Here is the opening paragraph from a front page story in today's The New York Times:
ATHENS — His face contorted with anguish, Anargyros D. recounted how he had lost everything in the aftermath of the Greek economic collapse — the food-processing factory founded by his father 30 years ago, his house, his car, his Rolex, his pride and now, he said, his will to live.
and here's one from today's The Boston Globe:
WALTHAM — Lights dimmed, a hush fell over the hallway as Nicole Porter, cradling Ava in her arms, walked gingerly toward the powerful imaging equipment that would allow researchers to peer into her baby's developing brain.
These are both from the dead tree editions, but the online versions featured the same text, as of this morning.
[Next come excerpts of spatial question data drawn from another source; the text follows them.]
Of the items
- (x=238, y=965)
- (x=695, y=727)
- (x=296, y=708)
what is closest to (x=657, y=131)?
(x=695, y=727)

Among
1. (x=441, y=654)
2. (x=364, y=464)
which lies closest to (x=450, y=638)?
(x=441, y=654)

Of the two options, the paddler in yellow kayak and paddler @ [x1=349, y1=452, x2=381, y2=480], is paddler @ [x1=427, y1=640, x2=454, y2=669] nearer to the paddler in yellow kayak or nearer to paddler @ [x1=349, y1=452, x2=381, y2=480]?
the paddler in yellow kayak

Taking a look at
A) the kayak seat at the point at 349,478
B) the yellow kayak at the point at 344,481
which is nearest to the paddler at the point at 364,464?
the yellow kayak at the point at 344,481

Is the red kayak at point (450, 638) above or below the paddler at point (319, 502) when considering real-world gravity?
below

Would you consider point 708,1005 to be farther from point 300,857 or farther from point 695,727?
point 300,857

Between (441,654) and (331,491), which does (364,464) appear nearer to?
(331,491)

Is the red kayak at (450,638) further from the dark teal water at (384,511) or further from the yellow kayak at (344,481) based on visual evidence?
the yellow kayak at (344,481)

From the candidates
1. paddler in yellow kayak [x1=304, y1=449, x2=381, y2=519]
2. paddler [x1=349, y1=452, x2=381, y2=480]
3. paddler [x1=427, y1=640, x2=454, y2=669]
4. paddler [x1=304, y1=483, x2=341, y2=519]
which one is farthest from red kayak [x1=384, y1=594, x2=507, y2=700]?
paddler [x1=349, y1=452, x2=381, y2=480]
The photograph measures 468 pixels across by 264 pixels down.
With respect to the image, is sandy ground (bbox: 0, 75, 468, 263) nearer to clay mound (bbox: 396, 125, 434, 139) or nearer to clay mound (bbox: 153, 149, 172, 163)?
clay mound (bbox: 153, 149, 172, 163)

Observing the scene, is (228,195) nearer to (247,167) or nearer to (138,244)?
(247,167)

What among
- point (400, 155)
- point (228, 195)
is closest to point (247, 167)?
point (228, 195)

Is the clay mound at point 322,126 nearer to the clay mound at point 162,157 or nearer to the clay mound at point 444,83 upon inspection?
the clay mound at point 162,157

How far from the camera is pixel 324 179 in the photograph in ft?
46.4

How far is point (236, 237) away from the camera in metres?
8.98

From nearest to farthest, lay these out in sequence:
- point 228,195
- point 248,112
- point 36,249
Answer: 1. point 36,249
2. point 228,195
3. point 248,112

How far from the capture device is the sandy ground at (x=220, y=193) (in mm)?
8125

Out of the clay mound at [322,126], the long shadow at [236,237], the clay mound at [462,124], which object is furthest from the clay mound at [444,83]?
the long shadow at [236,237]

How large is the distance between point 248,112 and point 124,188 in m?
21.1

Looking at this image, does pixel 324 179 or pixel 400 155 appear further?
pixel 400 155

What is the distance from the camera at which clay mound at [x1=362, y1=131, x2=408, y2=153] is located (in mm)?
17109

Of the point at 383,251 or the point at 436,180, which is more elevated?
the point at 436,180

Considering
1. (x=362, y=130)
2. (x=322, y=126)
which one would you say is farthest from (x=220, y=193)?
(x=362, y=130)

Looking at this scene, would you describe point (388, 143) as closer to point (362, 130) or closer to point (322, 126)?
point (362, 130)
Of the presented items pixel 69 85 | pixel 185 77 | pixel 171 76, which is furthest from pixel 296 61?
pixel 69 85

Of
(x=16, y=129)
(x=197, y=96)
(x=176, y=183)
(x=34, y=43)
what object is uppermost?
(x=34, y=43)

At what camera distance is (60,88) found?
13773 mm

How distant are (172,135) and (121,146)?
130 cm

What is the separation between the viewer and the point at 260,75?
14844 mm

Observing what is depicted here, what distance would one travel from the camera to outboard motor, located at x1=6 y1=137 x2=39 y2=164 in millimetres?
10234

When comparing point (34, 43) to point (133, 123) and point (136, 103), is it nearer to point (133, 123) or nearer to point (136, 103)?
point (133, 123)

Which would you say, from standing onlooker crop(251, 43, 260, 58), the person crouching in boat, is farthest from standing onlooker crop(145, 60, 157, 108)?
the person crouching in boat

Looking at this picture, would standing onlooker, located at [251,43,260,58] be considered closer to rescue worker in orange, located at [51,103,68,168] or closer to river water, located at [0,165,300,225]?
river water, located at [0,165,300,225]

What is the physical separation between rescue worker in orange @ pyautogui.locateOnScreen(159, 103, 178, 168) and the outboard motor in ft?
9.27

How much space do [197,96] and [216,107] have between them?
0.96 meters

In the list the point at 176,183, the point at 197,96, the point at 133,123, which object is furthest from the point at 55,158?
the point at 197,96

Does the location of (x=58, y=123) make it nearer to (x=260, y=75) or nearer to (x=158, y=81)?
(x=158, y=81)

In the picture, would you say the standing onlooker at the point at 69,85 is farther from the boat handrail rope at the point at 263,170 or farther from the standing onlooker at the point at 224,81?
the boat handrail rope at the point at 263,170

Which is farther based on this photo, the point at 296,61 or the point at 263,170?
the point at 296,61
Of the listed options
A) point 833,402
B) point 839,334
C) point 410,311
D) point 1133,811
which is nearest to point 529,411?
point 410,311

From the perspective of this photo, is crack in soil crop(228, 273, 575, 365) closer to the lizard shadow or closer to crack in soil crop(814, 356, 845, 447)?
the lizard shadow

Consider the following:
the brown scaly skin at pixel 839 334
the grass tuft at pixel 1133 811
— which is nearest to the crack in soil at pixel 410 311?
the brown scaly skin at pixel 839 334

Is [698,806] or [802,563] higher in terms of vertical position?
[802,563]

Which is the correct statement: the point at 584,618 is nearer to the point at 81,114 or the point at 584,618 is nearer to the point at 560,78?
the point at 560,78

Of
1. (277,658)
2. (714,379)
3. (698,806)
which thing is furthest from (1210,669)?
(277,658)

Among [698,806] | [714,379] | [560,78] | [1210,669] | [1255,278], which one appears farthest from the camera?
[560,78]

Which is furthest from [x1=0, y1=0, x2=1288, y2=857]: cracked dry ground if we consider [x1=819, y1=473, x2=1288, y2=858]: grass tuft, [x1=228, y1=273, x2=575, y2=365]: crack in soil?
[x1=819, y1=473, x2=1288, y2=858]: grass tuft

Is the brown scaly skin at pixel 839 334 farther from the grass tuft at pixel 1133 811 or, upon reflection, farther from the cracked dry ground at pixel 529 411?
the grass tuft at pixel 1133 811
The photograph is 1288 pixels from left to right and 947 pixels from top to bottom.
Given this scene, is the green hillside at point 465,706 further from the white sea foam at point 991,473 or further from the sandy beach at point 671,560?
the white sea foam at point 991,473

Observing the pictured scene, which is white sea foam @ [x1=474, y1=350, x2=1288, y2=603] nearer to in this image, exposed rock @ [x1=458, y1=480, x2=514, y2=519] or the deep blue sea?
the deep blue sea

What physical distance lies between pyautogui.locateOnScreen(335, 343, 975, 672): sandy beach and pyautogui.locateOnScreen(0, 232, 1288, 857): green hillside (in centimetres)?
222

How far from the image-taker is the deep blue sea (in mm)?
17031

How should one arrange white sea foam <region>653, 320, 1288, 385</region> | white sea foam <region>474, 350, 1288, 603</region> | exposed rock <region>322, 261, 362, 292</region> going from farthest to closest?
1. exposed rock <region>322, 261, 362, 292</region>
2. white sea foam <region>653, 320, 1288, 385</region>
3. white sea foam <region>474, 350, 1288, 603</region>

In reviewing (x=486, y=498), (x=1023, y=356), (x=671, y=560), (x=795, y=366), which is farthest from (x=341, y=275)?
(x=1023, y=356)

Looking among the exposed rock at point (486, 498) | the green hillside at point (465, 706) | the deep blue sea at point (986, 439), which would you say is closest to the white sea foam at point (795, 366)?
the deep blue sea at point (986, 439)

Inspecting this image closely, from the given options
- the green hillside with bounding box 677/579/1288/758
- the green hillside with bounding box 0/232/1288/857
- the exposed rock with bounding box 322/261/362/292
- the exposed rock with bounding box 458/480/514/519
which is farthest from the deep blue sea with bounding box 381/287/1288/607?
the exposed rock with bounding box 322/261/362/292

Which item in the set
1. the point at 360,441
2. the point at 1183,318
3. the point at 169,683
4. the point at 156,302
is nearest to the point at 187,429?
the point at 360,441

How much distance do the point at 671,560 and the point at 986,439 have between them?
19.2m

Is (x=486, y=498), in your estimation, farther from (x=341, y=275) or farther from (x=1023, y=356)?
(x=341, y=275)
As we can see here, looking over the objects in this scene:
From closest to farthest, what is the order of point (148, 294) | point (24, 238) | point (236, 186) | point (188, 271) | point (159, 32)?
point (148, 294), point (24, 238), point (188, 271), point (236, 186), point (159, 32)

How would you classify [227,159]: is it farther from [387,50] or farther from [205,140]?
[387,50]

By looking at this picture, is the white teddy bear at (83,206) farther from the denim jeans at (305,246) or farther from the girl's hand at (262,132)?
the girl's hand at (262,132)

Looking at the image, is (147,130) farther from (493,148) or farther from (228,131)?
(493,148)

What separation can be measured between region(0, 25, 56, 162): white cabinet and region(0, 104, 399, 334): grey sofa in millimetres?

These are both prestigious newspapers, with large circulations, multiple Pulitzer Prizes, etc. Yet they both have front page stories (below the fold) that start with anecdotes about random strangers. We don't know who Anargyros D. or Nicole Porter are and, ultimately, most of us don't care. This style of journalism dates from the days when writers were paid by the word, so Dickens could begin a story with a list of oxymorons ("It was the best of times, it was the worst of times ...") The days when newspapers still had the "The" in their titles. The days when people sat on the front porch of the general store, feet up on the pickle barrel, and swapped stories.
Actually, I don't know anyone who's ever done that, but you get the idea. This is journalism for people with free time. Not just free time, but free attention span. People who can say to themselves, "Gee, I wonder who Anargyros D. and Nicole Porter are, and what will become of them." In a sense, it's for people willing to be led by the writer or editor.
But with today's media, nobody wants to be led by a writer. We want to pick and choose our news, scan it quickly for important points, and move on. We want photos, graphics, and short videos and animation, since they're quicker to absorb. Not like TV news, which is all fires and rapes. We still want hard news, but it's got to be in fast-acting caplets. (Oh, and it shouldn't challenge our existing beliefs and opinions.)
That, as much as cost, is why newspapers are so threatened by new media.
Sorry if I took up too much of your time.